## BEGIN Selected excerpt

Thursday, March 24, 2011

a Strategy for Argosy University (online) to establish in Indonesia [9 of 10]

Technology


As it is

Computers in the classroom already become quaint and passé when my second grade daughter has a smart board in every classroom, with plans to compete with other schools live (via Skype) and already interacting with material directly (if the reader is unfamiliar with smart boards you are encouraged to read further at http://smarttech.com/).

As it is, technology is inextricably washing over our classes. New York, Chicago and Virginia, at this writing, have various school districts shifting the textbook spending to I Pads (CNN, 2011). When asked about cost and how quickly technology becomes obsolete the speaker, Dr. Perry, countered that the average text cost per year per student in NY is $500 and that texts go into new editions (in this rapidly evolving digital age) as fast as every 16 weeks, making the I Pad both less expensive and more efficient. He went on to express the opportunity to access instructor talent through the device from elsewhere, and other advantages.



VOIP

The foundation was instant messaging, which quickly discovered that adding a microphone and using the existing speakers could allow a $300 / ten-minute call during “prime time” (to the other side of the planet) to cost nothing. Yahoo, AOL and others made and/or continue to make this available. Its confirmed value adds. Cost effectiveness and popularity have found the technology migrated into intranet sites, social networks, e-mail and other platforms. Today, VOIP (voice over internet protocol) is muscular. Many will gladly take your money to offer you such a free service if you go through them: Vonage, Magic Jack, Cisco, Go to Meeting, etc. Granted, there may be more or less functionality with a few of the latter examples, given their commercial targeted application (whiteboards, shared documentation and the like). Microsoft will sell you the software itself with Communicator®.

Skype, however, offers free video conferencing, and appears to be the singular standard for news reporting from difficult locations, which alone should say something of its accountability (though it does offer to charge for extras).



Going Virtual

There is a renaissance of 3D at this time. The writer humbly submits that this is transitional technology and part of a larger synergy (that includes video cell phone feeds and the like) on its way to holography. Holography has been making great strides. Within the near future the capacity to be online with others in a cyber-space that emulates an authentic ground class experience, replete with non-verbal communication, spontaneity and the like is very real.

Some of what will likely have to fold into this technology to get it there is other technology now surfacing. The advent of Microsoft’s “gesture technology” as a further iteration of the Wii is such a case in point.

Fold into those further aspects of the SIMSs, the now accepted practice of creating Avatars, the increased comfort level with being social in cyberspace (Multiply, My Space, Facebook & Twitter). One imagines we may actually be ready, if not on the verge.

## END Selected excerpt
## BEGIN Records

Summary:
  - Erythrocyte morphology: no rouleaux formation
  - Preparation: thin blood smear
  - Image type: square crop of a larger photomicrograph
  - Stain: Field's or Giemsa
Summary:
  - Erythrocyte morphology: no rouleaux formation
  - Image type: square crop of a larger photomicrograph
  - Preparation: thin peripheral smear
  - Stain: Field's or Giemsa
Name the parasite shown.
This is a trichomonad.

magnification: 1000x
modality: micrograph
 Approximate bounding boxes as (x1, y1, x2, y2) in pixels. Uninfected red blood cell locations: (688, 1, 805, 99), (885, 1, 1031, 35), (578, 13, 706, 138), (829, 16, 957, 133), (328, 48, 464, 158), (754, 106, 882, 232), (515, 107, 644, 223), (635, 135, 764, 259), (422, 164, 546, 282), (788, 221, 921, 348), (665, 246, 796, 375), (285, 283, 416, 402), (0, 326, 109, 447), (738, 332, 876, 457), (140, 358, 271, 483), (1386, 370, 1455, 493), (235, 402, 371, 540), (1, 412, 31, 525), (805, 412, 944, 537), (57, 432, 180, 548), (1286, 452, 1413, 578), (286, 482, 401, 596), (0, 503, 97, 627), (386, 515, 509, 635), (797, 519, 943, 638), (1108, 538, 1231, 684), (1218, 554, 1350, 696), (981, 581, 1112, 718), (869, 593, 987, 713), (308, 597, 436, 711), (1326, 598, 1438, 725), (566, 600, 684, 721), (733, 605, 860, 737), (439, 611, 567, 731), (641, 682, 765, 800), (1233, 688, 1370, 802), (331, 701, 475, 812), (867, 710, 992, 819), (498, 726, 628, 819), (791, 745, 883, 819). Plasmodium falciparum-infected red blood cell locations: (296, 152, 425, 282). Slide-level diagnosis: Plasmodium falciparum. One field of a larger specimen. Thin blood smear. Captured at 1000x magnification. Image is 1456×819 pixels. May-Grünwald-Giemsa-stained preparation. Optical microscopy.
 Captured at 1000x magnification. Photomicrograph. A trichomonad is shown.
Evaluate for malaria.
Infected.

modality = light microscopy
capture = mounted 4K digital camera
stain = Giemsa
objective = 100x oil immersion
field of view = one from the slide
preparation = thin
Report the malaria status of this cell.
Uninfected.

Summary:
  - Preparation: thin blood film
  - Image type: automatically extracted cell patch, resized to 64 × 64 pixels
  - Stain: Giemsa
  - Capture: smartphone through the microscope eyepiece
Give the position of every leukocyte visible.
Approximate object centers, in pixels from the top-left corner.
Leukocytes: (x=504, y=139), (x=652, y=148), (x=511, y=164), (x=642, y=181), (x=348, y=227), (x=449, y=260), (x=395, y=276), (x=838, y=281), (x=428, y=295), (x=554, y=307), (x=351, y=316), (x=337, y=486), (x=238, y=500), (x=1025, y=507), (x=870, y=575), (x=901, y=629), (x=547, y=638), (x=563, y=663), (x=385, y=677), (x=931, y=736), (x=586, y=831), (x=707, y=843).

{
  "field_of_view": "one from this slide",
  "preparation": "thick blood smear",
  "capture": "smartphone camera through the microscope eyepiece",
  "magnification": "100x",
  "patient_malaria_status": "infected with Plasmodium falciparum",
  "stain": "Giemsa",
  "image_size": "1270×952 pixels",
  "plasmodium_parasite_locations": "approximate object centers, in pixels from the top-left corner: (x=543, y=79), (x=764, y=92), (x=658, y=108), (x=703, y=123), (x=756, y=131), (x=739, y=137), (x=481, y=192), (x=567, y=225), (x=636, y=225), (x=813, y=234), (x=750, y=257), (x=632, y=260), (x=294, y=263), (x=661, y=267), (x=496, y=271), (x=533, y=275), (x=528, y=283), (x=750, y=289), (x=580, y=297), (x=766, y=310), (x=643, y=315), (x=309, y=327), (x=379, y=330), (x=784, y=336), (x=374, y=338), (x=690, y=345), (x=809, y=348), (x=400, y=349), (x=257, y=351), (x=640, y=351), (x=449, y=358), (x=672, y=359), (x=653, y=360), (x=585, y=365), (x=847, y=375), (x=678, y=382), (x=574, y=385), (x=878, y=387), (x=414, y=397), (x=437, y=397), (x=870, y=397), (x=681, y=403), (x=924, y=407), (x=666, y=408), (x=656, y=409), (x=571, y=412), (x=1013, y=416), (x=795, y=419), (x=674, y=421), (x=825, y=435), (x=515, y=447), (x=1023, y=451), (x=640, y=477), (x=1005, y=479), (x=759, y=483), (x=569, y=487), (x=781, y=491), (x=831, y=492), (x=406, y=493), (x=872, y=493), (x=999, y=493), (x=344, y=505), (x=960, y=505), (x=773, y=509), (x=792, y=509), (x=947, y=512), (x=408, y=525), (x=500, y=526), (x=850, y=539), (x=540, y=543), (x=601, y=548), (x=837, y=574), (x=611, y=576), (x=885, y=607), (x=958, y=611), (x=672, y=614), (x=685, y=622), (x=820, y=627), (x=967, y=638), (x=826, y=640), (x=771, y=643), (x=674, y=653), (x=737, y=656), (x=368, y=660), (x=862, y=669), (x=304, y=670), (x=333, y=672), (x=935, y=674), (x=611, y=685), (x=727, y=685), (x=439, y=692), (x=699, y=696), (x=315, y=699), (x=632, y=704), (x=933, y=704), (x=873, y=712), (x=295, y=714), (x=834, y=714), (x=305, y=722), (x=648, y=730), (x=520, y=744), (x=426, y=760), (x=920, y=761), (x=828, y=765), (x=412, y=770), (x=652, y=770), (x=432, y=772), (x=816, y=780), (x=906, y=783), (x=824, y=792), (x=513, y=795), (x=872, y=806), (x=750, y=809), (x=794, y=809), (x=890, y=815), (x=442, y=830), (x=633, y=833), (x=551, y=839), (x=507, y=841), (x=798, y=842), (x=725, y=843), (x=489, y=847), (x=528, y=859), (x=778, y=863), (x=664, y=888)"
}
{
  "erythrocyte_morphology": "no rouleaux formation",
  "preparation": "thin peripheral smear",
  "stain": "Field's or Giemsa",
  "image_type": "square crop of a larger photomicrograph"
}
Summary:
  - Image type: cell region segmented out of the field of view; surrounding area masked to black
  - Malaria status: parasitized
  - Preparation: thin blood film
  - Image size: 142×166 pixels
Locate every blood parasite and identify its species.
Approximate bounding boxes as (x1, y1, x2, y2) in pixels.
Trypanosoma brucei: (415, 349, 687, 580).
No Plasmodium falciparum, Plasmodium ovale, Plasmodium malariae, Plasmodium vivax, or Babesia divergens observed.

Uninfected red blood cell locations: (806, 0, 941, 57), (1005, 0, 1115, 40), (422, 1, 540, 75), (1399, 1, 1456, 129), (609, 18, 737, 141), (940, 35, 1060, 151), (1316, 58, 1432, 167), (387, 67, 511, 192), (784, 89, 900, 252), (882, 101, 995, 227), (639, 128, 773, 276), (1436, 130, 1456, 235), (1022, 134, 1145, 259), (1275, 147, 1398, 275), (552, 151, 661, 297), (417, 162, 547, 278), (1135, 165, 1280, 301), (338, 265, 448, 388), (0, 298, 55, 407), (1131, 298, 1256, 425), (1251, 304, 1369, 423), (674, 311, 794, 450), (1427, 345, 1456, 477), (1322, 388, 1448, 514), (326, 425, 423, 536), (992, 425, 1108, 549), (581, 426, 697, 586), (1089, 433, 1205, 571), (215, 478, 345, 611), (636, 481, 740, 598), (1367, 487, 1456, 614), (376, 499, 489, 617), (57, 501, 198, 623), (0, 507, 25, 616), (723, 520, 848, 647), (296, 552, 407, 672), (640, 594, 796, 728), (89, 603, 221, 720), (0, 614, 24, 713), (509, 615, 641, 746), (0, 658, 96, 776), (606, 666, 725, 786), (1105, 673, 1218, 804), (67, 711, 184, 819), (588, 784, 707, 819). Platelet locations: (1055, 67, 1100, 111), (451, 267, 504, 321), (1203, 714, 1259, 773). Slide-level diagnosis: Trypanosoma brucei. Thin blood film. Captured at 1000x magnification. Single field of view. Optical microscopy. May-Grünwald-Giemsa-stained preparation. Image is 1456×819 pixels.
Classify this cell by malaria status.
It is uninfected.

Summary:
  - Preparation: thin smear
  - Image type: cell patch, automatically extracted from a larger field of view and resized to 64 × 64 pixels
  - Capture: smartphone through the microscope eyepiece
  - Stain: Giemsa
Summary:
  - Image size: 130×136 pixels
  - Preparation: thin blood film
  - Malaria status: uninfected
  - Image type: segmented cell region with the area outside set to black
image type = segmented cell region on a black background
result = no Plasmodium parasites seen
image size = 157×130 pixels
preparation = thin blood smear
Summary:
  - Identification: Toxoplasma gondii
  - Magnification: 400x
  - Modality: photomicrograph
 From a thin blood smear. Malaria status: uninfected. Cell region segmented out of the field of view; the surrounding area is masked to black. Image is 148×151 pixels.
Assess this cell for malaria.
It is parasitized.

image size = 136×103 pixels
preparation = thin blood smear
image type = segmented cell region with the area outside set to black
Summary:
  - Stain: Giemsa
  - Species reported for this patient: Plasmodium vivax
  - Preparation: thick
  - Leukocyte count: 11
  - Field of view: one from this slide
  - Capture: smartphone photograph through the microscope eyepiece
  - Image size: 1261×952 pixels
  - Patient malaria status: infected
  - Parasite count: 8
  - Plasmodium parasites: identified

## END Records

Aim A:
Transcribe the technology post starting at the words "Skype, however, offers" and stopping after the words "charge for extras).".
Aim B:
According to the technology post, what average yearly textbook cost per student in New York did Dr. Perry cite?
The listing comes from a different source than the technology post.

Exercise response A:
Skype, however, offers free video conferencing, and appears to be the singular standard for news reporting from difficult locations, which alone should say something of its accountability (though it does offer to charge for extras).

Exercise response B:
$500 per student per year.